Sichere Anwendungs-Software erstellen Mit Softema der Komplexität begegnen

Sven Wilhelms, im Competence Center Services von Phoenix Contact in Blomberg tätig
Sven Wilhelms ist im Competence Center Services von Phoenix Contact in Blomberg tätig.

In Maschinen, Anlagen und Produktionslinien wächst die Bedeutung der Software stetig – ein Trend, der auch in der Sicherheitstechnik zu beobachten ist. Sicherheitsbezogene Anwendungs-Software zu entwickeln, ist aber nicht trivial. Der Software-Assistent Softema soll hier künftig Abhilfe schaffen.

Weil Maschinensicherheit auf dem Weg zu Industrie 4.0 und Smart Factory immer wichtiger wird, kommt sicherheitsbezogene Anwendungssoftware zunehmend zum Einsatz. Die Programmierer müssen also künftig Sicherheitsfunktionen mit höherer Komplexität erstellen können. In der Praxis erweist es sich jedoch als schwierig, die Anforderungen der Normen an die sicherheitsbezogene Anwendungssoftware zu erfüllen. Dies liegt zum einen daran, dass die Rahmenbedingungen der Normen DIN EN ISO 13849-1/-2 und EN ISO 62061 sehr allgemein gehalten sind. Hinzu kommt, dass zielführende Hilfestellungen und Publikationen zur normgerechten Programmierung und Überprüfung sicherheitsbezogener Software derzeit eher rar sind. Der schon seit geraumer Zeit angekündigte Software-Assistent Softema (Software von Steuerungen an Maschinen) des Instituts für Arbeitsschutz der Deutschen Gesetzlichen Unfallversicherung (IFA) soll Programmierer künftig bei der Umsetzung der Anforderungen unterstützen.

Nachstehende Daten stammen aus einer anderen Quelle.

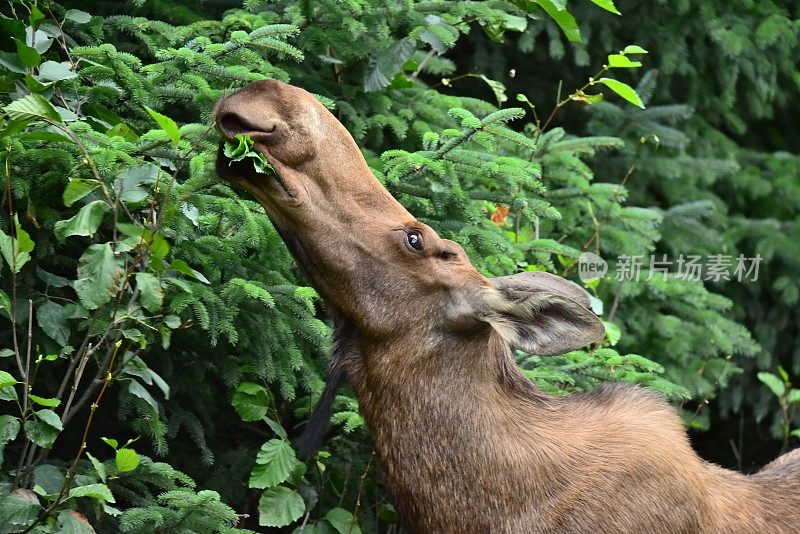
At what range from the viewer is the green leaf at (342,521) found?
14.5ft

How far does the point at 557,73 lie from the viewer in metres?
7.66

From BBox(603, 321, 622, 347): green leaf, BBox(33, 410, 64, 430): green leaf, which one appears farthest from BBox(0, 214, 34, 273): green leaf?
BBox(603, 321, 622, 347): green leaf

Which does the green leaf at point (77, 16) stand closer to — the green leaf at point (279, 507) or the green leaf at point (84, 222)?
the green leaf at point (84, 222)

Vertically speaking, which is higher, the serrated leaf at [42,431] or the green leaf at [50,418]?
the green leaf at [50,418]

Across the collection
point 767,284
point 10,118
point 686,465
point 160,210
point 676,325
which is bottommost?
point 767,284

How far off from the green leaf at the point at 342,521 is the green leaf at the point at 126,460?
1.05m

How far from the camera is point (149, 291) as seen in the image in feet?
11.7

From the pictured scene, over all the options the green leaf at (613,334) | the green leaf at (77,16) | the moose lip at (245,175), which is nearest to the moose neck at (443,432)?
the moose lip at (245,175)

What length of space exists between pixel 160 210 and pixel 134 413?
2.81 feet

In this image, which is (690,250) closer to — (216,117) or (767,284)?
(767,284)

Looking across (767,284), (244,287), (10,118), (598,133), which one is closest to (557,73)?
(598,133)

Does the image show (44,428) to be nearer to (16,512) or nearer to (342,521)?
(16,512)

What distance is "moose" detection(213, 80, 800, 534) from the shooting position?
3.59 m
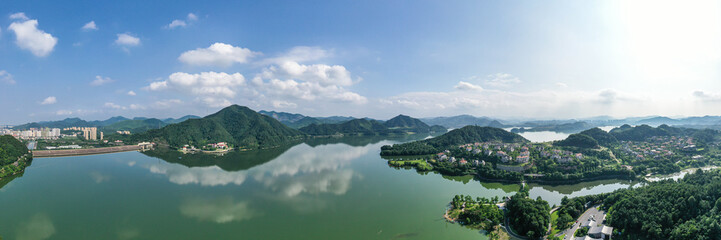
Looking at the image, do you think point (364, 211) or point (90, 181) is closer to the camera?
point (364, 211)

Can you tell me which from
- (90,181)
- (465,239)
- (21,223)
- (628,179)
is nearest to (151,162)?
(90,181)

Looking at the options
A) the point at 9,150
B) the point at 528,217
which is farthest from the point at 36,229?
the point at 9,150

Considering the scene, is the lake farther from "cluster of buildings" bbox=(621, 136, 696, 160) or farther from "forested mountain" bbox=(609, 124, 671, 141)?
"forested mountain" bbox=(609, 124, 671, 141)

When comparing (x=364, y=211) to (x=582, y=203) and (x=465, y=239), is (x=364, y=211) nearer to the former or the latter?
(x=465, y=239)

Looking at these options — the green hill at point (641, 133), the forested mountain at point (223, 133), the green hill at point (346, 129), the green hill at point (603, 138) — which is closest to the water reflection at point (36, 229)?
the forested mountain at point (223, 133)

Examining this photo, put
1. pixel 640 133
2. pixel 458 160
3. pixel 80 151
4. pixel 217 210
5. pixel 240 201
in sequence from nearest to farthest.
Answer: pixel 217 210 → pixel 240 201 → pixel 458 160 → pixel 80 151 → pixel 640 133

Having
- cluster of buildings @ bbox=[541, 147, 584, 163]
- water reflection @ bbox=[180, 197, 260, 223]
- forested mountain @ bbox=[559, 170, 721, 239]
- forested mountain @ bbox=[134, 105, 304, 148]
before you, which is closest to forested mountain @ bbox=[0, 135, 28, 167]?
forested mountain @ bbox=[134, 105, 304, 148]

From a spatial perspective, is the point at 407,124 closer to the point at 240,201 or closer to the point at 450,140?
the point at 450,140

Bislang wenig Hilfestellung bei der normgerechten Programmierung

Die Entwicklung sicherheitsbezogener Anwendungssoftware fokussiert sich hauptsächlich darauf, systematische Fehler zu vermeiden. Um dieses Ziel zu erreichen, soll die Software lesbar, verständlich sowie test- und wartbar sein. Kapitel 4.6 von DIN EN ISO 13849-1 führt viele weitere Einzelanforderungen auf, die je nach vorgesehenem Performance-Level umzusetzen sind:

  • Entwicklungslebenszyklus mit Spezifikation, Verifikation und Validierung nach dem V-Modell
  • Dokumentation des Entwicklungsprozesses und Spezifikation der Software
  • Programmierrichtlinien
  • Testanforderungen (Bild 1)

Die tägliche Arbeit der Maschinenhersteller zeigt, dass am Markt viel Verständnis für die Spezifikation sicherheitsbezogener Hardware und deren Verifikation mit dem Software-Assistenten Sistema herrscht. Die Konstrukteure kennen die Anforderungen von DIN EN ISO 13849-1/-2 an sicherheitsbezogene Hardware und setzen sie um. Verglichen damit ist das Wissen, welche Anforderungen die Normen an die Spezifikation, Programmierung und Überprüfung sicherheitsbezogener Anwendungs-Software stellen und wie sie zu erfüllen sind, noch ausbaufähig.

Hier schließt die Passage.